>> start
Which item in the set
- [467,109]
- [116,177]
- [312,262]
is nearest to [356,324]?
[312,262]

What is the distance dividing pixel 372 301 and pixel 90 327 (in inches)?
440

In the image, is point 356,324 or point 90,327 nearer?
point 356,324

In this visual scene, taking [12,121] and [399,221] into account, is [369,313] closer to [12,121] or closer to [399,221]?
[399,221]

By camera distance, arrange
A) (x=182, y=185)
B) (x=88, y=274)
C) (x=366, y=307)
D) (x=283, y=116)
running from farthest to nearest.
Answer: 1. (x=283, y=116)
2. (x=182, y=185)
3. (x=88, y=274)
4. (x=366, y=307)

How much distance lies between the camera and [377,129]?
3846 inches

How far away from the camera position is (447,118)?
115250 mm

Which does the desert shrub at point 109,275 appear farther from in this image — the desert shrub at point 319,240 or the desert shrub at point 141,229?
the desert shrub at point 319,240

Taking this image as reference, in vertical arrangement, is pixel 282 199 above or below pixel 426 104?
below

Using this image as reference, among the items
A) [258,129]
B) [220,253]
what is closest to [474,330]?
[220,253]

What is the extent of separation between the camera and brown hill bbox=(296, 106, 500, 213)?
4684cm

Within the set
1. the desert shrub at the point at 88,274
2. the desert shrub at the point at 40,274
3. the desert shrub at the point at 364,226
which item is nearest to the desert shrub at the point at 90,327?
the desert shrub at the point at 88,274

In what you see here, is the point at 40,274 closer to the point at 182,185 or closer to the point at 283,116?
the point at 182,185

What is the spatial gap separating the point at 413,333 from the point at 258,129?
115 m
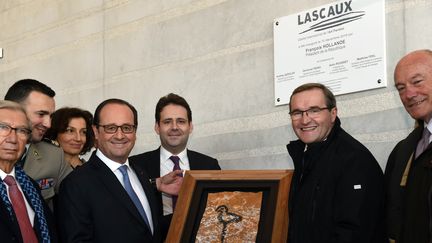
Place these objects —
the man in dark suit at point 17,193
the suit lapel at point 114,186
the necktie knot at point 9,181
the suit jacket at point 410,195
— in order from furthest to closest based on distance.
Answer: the suit lapel at point 114,186 → the necktie knot at point 9,181 → the man in dark suit at point 17,193 → the suit jacket at point 410,195

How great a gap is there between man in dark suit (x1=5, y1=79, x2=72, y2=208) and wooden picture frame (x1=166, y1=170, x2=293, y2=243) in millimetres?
774

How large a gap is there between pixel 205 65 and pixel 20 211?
2496 millimetres

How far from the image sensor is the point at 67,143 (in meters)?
4.57

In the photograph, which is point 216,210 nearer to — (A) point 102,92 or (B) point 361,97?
(B) point 361,97

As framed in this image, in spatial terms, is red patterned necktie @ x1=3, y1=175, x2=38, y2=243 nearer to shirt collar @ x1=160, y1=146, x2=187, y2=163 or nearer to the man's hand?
the man's hand

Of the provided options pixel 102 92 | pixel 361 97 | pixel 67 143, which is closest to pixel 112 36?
pixel 102 92

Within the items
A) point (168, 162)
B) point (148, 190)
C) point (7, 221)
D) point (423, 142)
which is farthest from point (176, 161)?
point (423, 142)

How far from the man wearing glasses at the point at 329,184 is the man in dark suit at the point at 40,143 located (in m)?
1.43

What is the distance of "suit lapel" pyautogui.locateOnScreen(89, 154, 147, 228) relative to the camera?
3.30 meters

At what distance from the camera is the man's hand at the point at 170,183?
3758 mm

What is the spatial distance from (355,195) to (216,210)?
31.8 inches

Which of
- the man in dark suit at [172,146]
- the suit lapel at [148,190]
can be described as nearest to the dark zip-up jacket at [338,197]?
the suit lapel at [148,190]

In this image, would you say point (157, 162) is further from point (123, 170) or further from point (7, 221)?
point (7, 221)

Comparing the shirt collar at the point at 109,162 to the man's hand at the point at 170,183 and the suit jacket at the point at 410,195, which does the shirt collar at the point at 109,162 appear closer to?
the man's hand at the point at 170,183
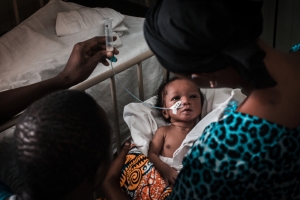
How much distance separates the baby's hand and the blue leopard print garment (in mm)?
569

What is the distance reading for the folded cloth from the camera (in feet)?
7.75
>> end
Rewrite all the records above as a numbered list with one entry per line. Drop the blank lines and leave the pictures out.

1. Which item in the set
2. - [467,109]
3. - [116,177]
4. - [312,262]
5. is nearest to [356,324]?
6. [312,262]
7. What is the distance dividing pixel 372 301 and pixel 90 327 (in inches)?
8. 440
9. In the image, is point 356,324 or point 90,327 nearer?
10. point 356,324
11. In this visual scene, taking [12,121] and [399,221] into account, is [369,313] closer to [12,121] or closer to [399,221]?
12. [399,221]
13. By camera distance, arrange
14. A) (x=182, y=185)
15. B) (x=88, y=274)
16. C) (x=366, y=307)
17. D) (x=283, y=116)
18. running from farthest to nearest.
19. Answer: 1. (x=283, y=116)
20. 2. (x=182, y=185)
21. 3. (x=88, y=274)
22. 4. (x=366, y=307)
23. How much distance lies between the camera and [377,129]?
24. 3846 inches
25. How far away from the camera position is (447,118)?
26. 115250 mm
27. Which does the desert shrub at point 109,275 appear farther from in this image — the desert shrub at point 319,240 or the desert shrub at point 141,229?
28. the desert shrub at point 319,240
29. Taking this image as reference, in vertical arrangement, is pixel 282 199 above or below pixel 426 104?
30. below
31. Using this image as reference, among the items
32. A) [258,129]
33. B) [220,253]
34. what is closest to [474,330]?
35. [220,253]
36. What is the extent of separation between the camera and brown hill bbox=(296, 106, 500, 213)?
37. 4684cm
38. Within the set
39. 1. the desert shrub at the point at 88,274
40. 2. the desert shrub at the point at 40,274
41. 3. the desert shrub at the point at 364,226
42. which item is nearest to the desert shrub at the point at 90,327?
43. the desert shrub at the point at 88,274
44. In what you see here, is the point at 40,274 closer to the point at 182,185 or closer to the point at 283,116?
45. the point at 182,185
46. What is the spatial gap separating the point at 413,333 from the point at 258,129?
47. 115 m
48. Place these objects —
49. the man in dark suit at point 17,193
50. the suit lapel at point 114,186
51. the necktie knot at point 9,181
52. the suit jacket at point 410,195
53. — in order from furthest to closest based on distance.
54. Answer: the suit lapel at point 114,186 → the necktie knot at point 9,181 → the man in dark suit at point 17,193 → the suit jacket at point 410,195
55. How great a gap is there between man in dark suit (x1=5, y1=79, x2=72, y2=208) and wooden picture frame (x1=166, y1=170, x2=293, y2=243) in millimetres?
56. 774
57. How large a gap is there between pixel 205 65 and pixel 20 211?
58. 2496 millimetres
59. How far from the image sensor is the point at 67,143 (in meters)?
60. 4.57
61. In the photograph, which is point 216,210 nearer to — (A) point 102,92 or (B) point 361,97?
62. (B) point 361,97
63. As framed in this image, in spatial terms, is red patterned necktie @ x1=3, y1=175, x2=38, y2=243 nearer to shirt collar @ x1=160, y1=146, x2=187, y2=163 or nearer to the man's hand?
64. the man's hand
65. Of the provided options pixel 102 92 | pixel 361 97 | pixel 67 143, which is closest to pixel 112 36?
66. pixel 102 92
67. Within the items
68. A) point (168, 162)
69. B) point (148, 190)
70. C) point (7, 221)
71. D) point (423, 142)
72. which is farthest from point (176, 161)?
73. point (423, 142)
74. How far from the man wearing glasses at the point at 329,184 is the man in dark suit at the point at 40,143 located (in m)?
75. 1.43
76. What is the distance of "suit lapel" pyautogui.locateOnScreen(89, 154, 147, 228) relative to the camera?
77. 3.30 meters
78. At what distance from the camera is the man's hand at the point at 170,183?
79. 3758 mm
80. What is the spatial distance from (355,195) to (216,210)?
81. 31.8 inches
82. Which of
83. - the man in dark suit at [172,146]
84. - the suit lapel at [148,190]
85. can be described as nearest to the dark zip-up jacket at [338,197]?
86. the suit lapel at [148,190]
87. In this image, would you say point (157, 162) is further from point (123, 170) or further from point (7, 221)?
88. point (7, 221)
89. Comparing the shirt collar at the point at 109,162 to the man's hand at the point at 170,183 and the suit jacket at the point at 410,195, which does the shirt collar at the point at 109,162 appear closer to?
90. the man's hand at the point at 170,183
91. How much distance separates the baby's hand and the blue leopard print garment (in mm)?
92. 569
93. What is the distance reading for the folded cloth from the camera (in feet)?
94. 7.75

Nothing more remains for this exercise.